=== Data to use ===
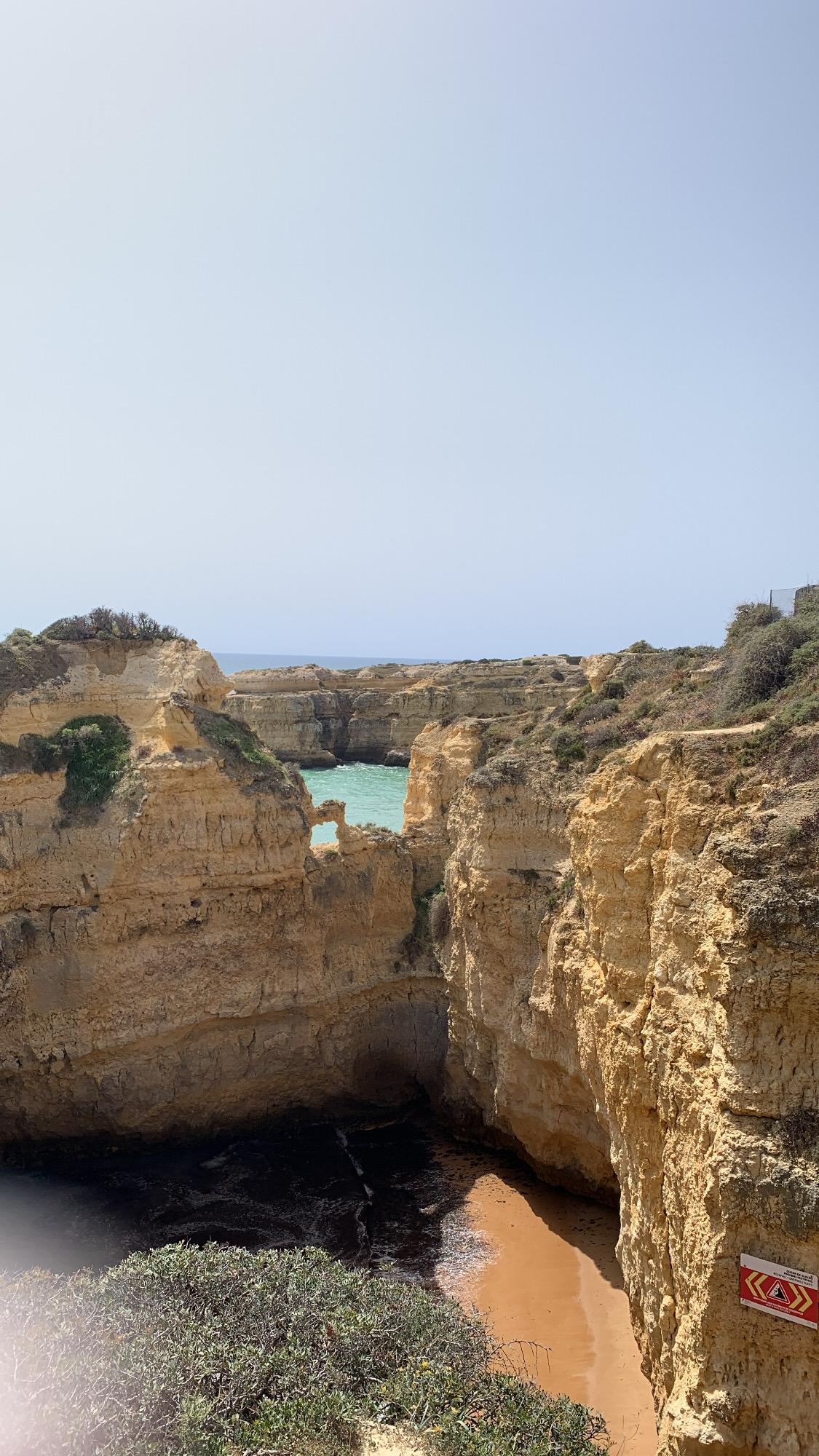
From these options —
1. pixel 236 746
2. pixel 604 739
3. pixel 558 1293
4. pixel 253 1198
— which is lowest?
pixel 558 1293

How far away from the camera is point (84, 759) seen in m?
17.4

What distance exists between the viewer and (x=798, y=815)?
343 inches

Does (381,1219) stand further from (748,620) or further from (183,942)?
(748,620)

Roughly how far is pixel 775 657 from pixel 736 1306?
7.24 meters

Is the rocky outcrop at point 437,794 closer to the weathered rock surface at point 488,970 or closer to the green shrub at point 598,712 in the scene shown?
the weathered rock surface at point 488,970

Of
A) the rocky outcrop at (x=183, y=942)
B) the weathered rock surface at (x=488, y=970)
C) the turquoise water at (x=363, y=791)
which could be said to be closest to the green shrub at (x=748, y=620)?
the weathered rock surface at (x=488, y=970)

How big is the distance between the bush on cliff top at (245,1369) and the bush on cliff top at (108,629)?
37.1 ft

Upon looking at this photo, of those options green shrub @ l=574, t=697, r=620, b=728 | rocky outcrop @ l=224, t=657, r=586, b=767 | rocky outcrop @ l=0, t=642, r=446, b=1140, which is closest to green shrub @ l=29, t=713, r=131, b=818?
rocky outcrop @ l=0, t=642, r=446, b=1140

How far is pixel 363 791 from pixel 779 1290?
32.7m

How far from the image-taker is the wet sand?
11266 millimetres

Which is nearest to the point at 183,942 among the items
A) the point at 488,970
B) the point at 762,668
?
the point at 488,970

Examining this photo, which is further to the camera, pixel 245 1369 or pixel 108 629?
pixel 108 629

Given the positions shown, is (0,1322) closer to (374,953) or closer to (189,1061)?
(189,1061)

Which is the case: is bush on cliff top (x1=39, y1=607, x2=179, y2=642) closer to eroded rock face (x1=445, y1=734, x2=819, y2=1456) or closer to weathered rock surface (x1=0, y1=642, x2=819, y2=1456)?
weathered rock surface (x1=0, y1=642, x2=819, y2=1456)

=== What you will do ===
All lines from the one that contains "How far is pixel 363 791 from pixel 779 1290?" through the end of the material are to be quoted exactly, with both ends included.

=== Output for this exercise ===
How far is pixel 363 791 from pixel 779 1290?
32.7m

How far from the image-taker is the wet sand?
11266 millimetres

Which is nearest to the point at 183,942 among the items
A) the point at 488,970
B) the point at 762,668
?
the point at 488,970

Examining this photo, which is further to the camera, pixel 245 1369 or pixel 108 629?
pixel 108 629

Given the positions shown, is (0,1322) closer to (374,953) or closer to (189,1061)?
(189,1061)

Which is the case: is bush on cliff top (x1=39, y1=607, x2=179, y2=642) closer to eroded rock face (x1=445, y1=734, x2=819, y2=1456) or closer to weathered rock surface (x1=0, y1=642, x2=819, y2=1456)?
weathered rock surface (x1=0, y1=642, x2=819, y2=1456)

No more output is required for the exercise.